>> DEBORAH FORTUNA
Quadrado planejado para tudo comportar, o Distrito Federal se revela hoje um quebra-cabeça no qual a peça “rural” não se encaixa. A precariedade das estradas e a escassez ou falta completa de transporte público funcionam como um muro que separa os moradores dos mais de 140 núcleos não urbanos de Brasília da educação, do trabalho, da saúde, da segurança e do lazer.
Após acompanhar, ao longo de um mês, a rotina dos brasilienses que vivem nessas regiões, o Correio constatou como a falta de transporte de qualidade e baixo custo faz com que jovens desistam de cursos técnicos e universitários, trabalhadores percam oportunidades de emprego, doentes fiquem sem atendimento médico e mulheres sejam expostas à violência em lugares ermos. “O governo não nos enxerga”, resume a líder comunitária Márcia Aparecida de Souza, 30 anos, moradora do Núcleo Rural Buriti Vermelho, no Paranoá.

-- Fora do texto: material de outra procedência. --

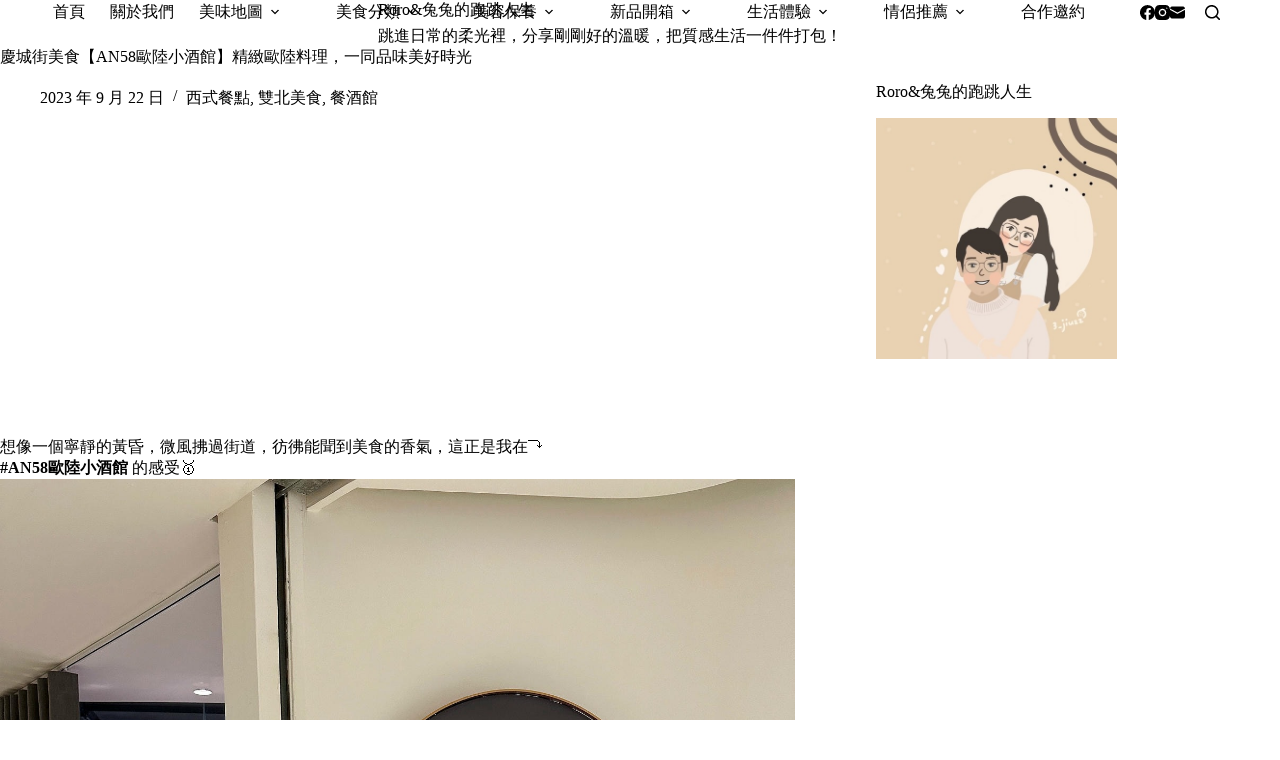

--- FILE ---
content_type: text/html; charset=utf-8
request_url: https://www.google.com/recaptcha/api2/aframe
body_size: 184
content:
<!DOCTYPE HTML><html><head><meta http-equiv="content-type" content="text/html; charset=UTF-8"></head><body><script nonce="9ETT3xjH1lZyMBc1NIDicQ">/** Anti-fraud and anti-abuse applications only. See google.com/recaptcha */ try{var clients={'sodar':'https://pagead2.googlesyndication.com/pagead/sodar?'};window.addEventListener("message",function(a){try{if(a.source===window.parent){var b=JSON.parse(a.data);var c=clients[b['id']];if(c){var d=document.createElement('img');d.src=c+b['params']+'&rc='+(localStorage.getItem("rc::a")?sessionStorage.getItem("rc::b"):"");window.document.body.appendChild(d);sessionStorage.setItem("rc::e",parseInt(sessionStorage.getItem("rc::e")||0)+1);localStorage.setItem("rc::h",'1768841790045');}}}catch(b){}});window.parent.postMessage("_grecaptcha_ready", "*");}catch(b){}</script></body></html>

Na esperança de serem vistos e poderem construir um futuro melhor, muitos se veem obrigados a deixar suas famílias e o lugar onde cresceram. “Aqui, ou você vai embora, ou você não trabalha nem estuda”, diz Francisco José Carvalho Maia, que, aos 74 anos, viu muitos jovens do Núcleo Rural Morada dos Pássaros, em Brazlândia, viverem esse dilema.
Dados da Companhia de Planejamento do Distrito Federal (Codeplan) sugerem que a escolha pela primeira das opções apresentadas por Francisco tem sido cada vez mais comum. Segundo o Atlas do DF, publicado em 2017, os moradores das zonas rurais representam 2,9% dos pouco mais de 3 milhões de habitantes da capital. Mas esse índice tende a cair. Entre 2000 e 2010, a população rural diminuiu de 89,6 mil para 88,8 mil pessoas, com queda mais significativa entre os jovens. O fenômeno, afirma o documento, se deve provavelmente à “busca por estudos e/ou melhores condições de vida”.
Cada vez menos linhas
Não é só a população que diminui nas áreas rurais do DF, entretanto. O já pequeno número de ônibus disponíveis também vem sendo reduzido. Enquanto, em 2015, 88 linhas compunham o Serviço de Transporte Público Complementar Rural, hoje são 30, percorridas por 49 veículos.
A Secretaria de Transporte e Mobilidade do DF (Semob) afirma, em nota, que, em 2018, diversas linhas foram extintas devido ao vencimento de contratos, e cerca de 16 foram absorvidas pelas concessionárias após serem reclassificadas como urbanas. A pasta, no entanto, reconhece que o serviço precisa ser “repensado e reestruturado para melhor atender as áreas rurais de todo o DF” e garante que alternativas têm sido avaliadas por técnicos para se chegar, “o quanto antes”, a uma solução para a população. E, em entrevista ao Correio, após o início da publicação desta série, o secretário da pasta, Valter Casimiro, prometeu novas licitações que significarão a oferta de transporte às comunidades.
Medidas que se mostram urgentes, avalia Pastor Willy Gonzales, especialista em transporte e mobilidade da Universidade de Brasília (UnB). “No núcleo rural, é comum a pessoa ter de sair 4h ou 5h de casa, caminhar até encontrar um transporte irregular e só depois achar um ônibus. Fora que eles acabam sem serviços de saúde, segurança, educação, lazer”, descreve. “É uma situação que termina criando famílias com instabilidade econômica e desenvolvimento prejudicado”, completa.